** Start Passage shown **

Step 1: Constructing the Conversation Details Query
The GET /api/v2/analytics/conversations/details/query endpoint accepts a complex JSON body. This body defines the time range, the conversation type (voice), and the specific data you want to return.
To retrieve transcripts, you must ensure the transcripts field is included in the fields parameter. If you omit this, the API will return metadata but no text.
import json
from datetime import datetime, timezone
def build_conversation_query(start_time: str, end_time: str, limit: int = 10):
"""
Builds the JSON payload for the Conversation Details Query.
Args:
start_time: ISO 8601 start time (e.g., "2023-10-01T00:00:00Z")
end_time: ISO 8601 end time (e.g., "2023-10-02T00:00:00Z")
limit: Maximum number of conversations to return per page
Returns:
dict: The query payload
"""

** End Passage shown **
** Start Extracted records **

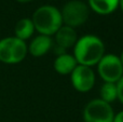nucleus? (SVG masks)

** End Extracted records **
** Start Extracted records **

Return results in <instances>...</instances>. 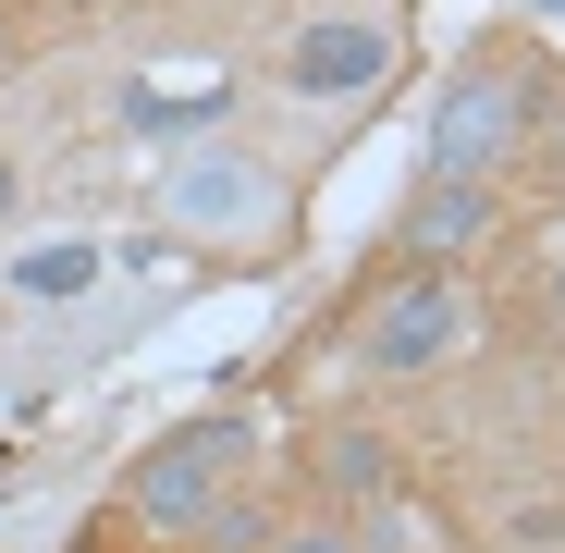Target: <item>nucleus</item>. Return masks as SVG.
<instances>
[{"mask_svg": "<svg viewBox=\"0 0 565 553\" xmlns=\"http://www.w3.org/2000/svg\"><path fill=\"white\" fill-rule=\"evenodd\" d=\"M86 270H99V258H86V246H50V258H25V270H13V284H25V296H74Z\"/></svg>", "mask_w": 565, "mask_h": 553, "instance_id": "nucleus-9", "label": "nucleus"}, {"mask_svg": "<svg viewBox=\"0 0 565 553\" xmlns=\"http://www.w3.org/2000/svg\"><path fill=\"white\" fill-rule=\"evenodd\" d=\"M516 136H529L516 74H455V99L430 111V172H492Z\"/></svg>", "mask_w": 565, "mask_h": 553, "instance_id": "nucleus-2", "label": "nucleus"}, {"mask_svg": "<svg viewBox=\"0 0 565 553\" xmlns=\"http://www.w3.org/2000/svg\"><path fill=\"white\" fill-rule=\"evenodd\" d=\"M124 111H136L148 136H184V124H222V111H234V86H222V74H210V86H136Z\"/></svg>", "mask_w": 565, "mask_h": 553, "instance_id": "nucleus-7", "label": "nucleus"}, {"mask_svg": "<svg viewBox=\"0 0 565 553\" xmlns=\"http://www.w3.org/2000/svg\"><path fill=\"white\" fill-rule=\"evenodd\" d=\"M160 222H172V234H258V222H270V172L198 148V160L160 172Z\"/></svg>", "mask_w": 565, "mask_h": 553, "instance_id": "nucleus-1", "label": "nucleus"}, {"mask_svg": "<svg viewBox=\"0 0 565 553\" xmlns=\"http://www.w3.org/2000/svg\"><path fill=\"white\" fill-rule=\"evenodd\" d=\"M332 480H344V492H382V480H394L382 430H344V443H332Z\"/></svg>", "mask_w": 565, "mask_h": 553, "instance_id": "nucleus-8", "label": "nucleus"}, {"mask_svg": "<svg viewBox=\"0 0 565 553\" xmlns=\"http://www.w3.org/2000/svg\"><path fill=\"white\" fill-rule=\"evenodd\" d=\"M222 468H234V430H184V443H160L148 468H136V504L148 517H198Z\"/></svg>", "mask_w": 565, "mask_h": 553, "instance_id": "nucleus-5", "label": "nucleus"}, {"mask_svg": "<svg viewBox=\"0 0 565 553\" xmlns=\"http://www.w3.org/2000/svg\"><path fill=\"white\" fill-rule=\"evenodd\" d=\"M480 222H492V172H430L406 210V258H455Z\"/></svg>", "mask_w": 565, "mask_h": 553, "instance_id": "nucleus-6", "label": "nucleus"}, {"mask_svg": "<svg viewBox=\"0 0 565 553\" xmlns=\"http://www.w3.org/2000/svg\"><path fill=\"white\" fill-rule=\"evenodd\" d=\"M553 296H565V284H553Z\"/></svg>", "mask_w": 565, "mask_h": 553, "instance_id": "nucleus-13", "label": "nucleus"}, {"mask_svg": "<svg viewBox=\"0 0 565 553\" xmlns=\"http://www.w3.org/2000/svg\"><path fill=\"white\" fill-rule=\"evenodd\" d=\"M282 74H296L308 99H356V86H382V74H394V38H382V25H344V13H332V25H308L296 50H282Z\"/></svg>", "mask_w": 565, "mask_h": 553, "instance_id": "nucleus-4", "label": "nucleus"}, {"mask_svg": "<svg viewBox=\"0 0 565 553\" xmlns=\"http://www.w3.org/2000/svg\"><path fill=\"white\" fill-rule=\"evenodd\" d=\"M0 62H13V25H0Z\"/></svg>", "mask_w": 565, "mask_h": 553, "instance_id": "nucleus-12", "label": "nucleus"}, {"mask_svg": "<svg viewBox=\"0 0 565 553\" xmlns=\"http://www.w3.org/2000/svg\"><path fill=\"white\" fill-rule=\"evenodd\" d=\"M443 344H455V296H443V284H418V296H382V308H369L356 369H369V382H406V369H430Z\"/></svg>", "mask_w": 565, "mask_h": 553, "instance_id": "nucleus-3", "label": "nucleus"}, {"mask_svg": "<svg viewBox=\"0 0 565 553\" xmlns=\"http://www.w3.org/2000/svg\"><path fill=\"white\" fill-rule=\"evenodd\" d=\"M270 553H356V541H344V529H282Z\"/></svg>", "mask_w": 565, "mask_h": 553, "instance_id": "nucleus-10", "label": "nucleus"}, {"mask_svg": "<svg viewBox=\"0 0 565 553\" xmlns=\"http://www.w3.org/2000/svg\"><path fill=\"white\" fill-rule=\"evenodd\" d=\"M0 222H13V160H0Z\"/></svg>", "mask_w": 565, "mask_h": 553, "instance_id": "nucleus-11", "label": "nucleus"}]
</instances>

** End Extracted records **

Tasks to complete >>
1. In the conversation details query passage, what does the API return if the transcripts field is left out of the fields parameter?
2. Continue the conversation details query passage from where it stops.

Exercise responses >>
1. Metadata but no text.

2.
query_payload = {
"interval": f"{start_time}/{end_time}",
"groupBy": ["conversation"],
"filter": [
{
"type": "equals",
"path": "type",
"value": "voice"
}
],
"aggregations": [],
"fields": [
"id",
"type",
"startTime",
"endTime",
"transcripts", # Critical: Must include this to get text
"participants"
],
"size": limit
}
return query_payload
Step 2: Executing the Query and Handling Pagination
The Conversation Details API supports pagination via the nextPageToken. If you are querying a large volume of conversations, you must loop until no nextPageToken is returned.
For this tutorial, we will implement a simple fetch that retrieves the first page. In production, wrap the api.get_analytics_conversations_details_query call in a while loop checking for response.next_page_token.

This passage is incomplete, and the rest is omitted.